映画の水彩画集の紹介文を「共同執筆者として映画監督の中」のある箇所から「との実感を新たにしてくれる。」まで書き写し、その中の「祖母」を「祖父」に置き換えてください。

== 抜粋資料 ==

私のすすめる ナガラスケッチ思い出紀行 宇田 憲司(宇治久世)  PDF

人間70年のスケッチ映画人生

 本書は、前著『スケッチブックの向こうに』(つむぎ出版2014)に引き続くA5判の水彩画集である。京都のシネマ名所を中心に、関連する静物画5点、風景画105点に気の利いた短文の随想を交え、映画の発祥地京都を彷彿とさせる景観を選び、懐かしげに紹介している。
 共同執筆者として映画監督の中島貞夫氏を招く。著者の描く「映画のある風景」に触発されては、リュミエール兄弟による映写機の発明から、その2年後に稲畑勝太郎に持ち帰られ、牧野省三がここ京の地で映画製作を開始して、自身も映画を志し製作実施に至ったなど23項目にわたって心熱くも語られる。そのシネマの思い出は、歴史の重みを感じさせ、短くも圧巻の証言である。
 また、著者の映画への思いがどのように生じたかを「チャンバラ映画私史」30項目にまとめる。今は亡き祖母に連れられ映画鑑賞に親しんだ幼児期・少年期からの映画への傾倒とその時々の映画の栄枯盛衰のあり様を語っては、昔はそんなこともあったかとの実感を新たにしてくれる。
 巻末の解説には、1948年生まれで同年代と称する一歳年上の帝京大学文学部教授の筒井清忠氏が「同世代としての共感」を述べる。同世代の一人としてならこの私も、幼き日にラジオから流れ来た、今もはっきり想い浮かぶ「笛吹童子」や「赤胴鈴之助」のテーマソングがふと口につく。60余年の歳月が如何に迅速に過ぎ、無常に流れ去るのかと思い至される。

===
== 記録データ ==

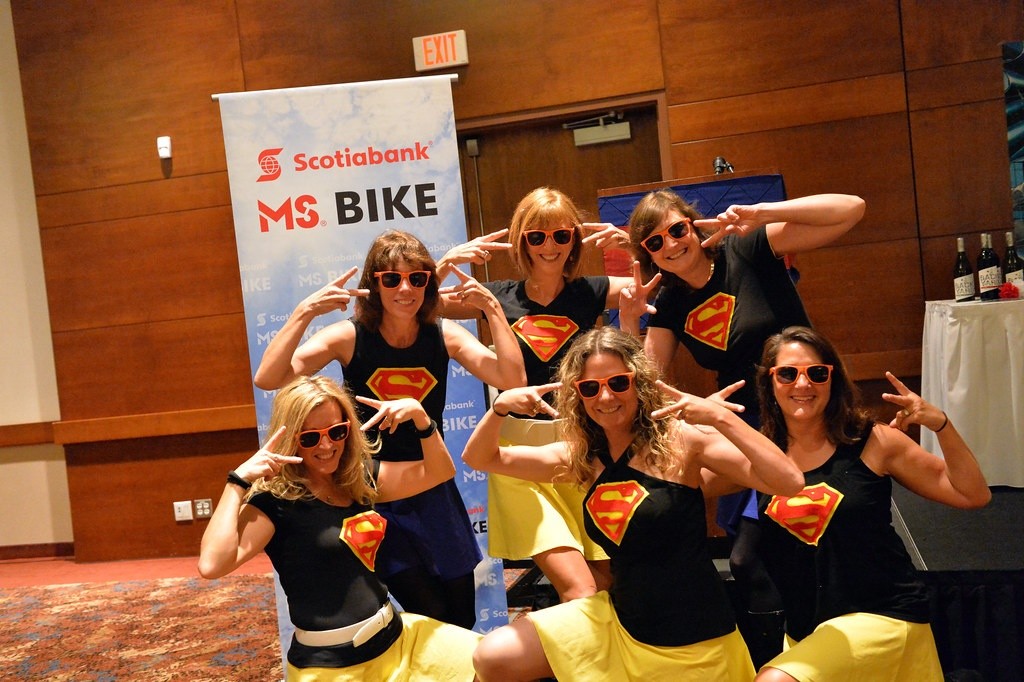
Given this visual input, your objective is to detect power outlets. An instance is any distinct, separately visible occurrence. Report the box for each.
[194,499,213,518]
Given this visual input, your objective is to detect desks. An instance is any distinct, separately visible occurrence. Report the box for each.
[920,297,1024,488]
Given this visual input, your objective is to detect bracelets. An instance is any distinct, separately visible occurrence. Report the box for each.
[414,419,437,439]
[935,411,948,432]
[492,395,510,417]
[225,470,252,489]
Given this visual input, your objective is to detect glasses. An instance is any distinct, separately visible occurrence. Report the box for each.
[770,364,833,385]
[296,418,351,449]
[375,270,431,289]
[640,217,691,253]
[573,371,635,399]
[521,226,576,247]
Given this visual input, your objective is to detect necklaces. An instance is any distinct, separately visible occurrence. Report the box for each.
[706,258,715,282]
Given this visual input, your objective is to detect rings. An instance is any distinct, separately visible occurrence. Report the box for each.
[484,250,489,258]
[534,398,542,406]
[460,290,466,299]
[385,418,392,426]
[901,408,911,417]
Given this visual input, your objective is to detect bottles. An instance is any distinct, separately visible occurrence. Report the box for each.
[952,237,976,303]
[987,235,1004,299]
[1002,232,1024,298]
[977,234,1001,302]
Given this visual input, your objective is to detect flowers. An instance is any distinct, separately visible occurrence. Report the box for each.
[996,278,1024,300]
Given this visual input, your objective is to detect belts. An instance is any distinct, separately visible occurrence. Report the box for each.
[296,602,394,646]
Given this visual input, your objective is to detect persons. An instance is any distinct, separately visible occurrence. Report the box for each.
[692,325,992,682]
[255,224,527,629]
[196,376,491,682]
[434,186,650,607]
[618,188,867,672]
[461,326,804,681]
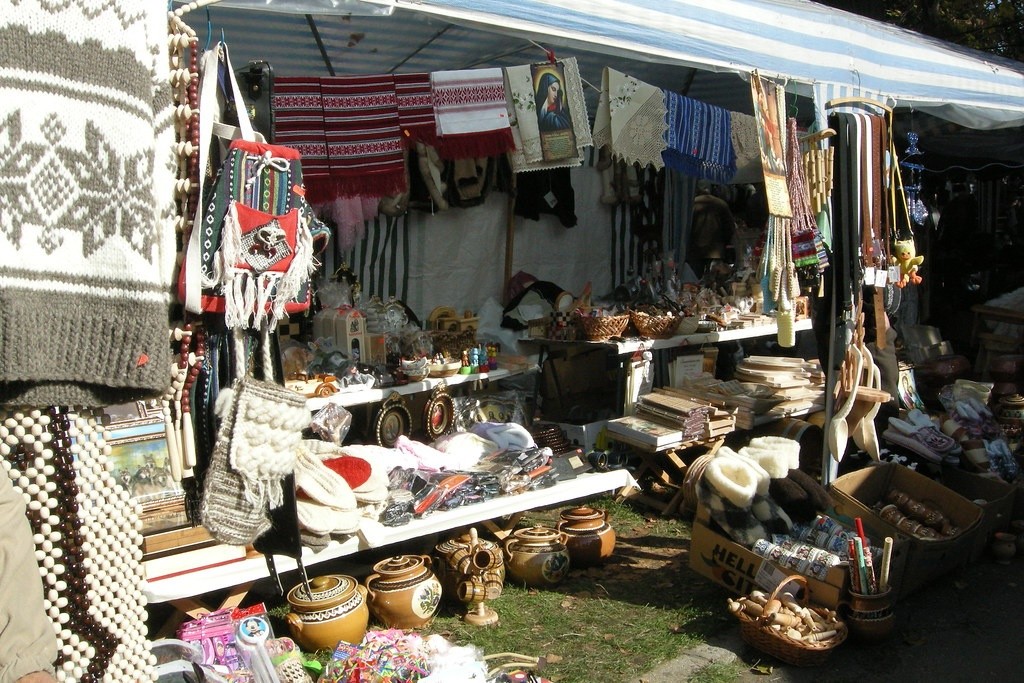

===

# 解答例
共同執筆者として映画監督の中島貞夫氏を招く。著者の描く「映画のある風景」に触発されては、リュミエール兄弟による映写機の発明から、その2年後に稲畑勝太郎に持ち帰られ、牧野省三がここ京の地で映画製作を開始して、自身も映画を志し製作実施に至ったなど23項目にわたって心熱くも語られる。そのシネマの思い出は、歴史の重みを感じさせ、短くも圧巻の証言である。
 また、著者の映画への思いがどのように生じたかを「チャンバラ映画私史」30項目にまとめる。今は亡き祖父に連れられ映画鑑賞に親しんだ幼児期・少年期からの映画への傾倒とその時々の映画の栄枯盛衰のあり様を語っては、昔はそんなこともあったかとの実感を新たにしてくれる。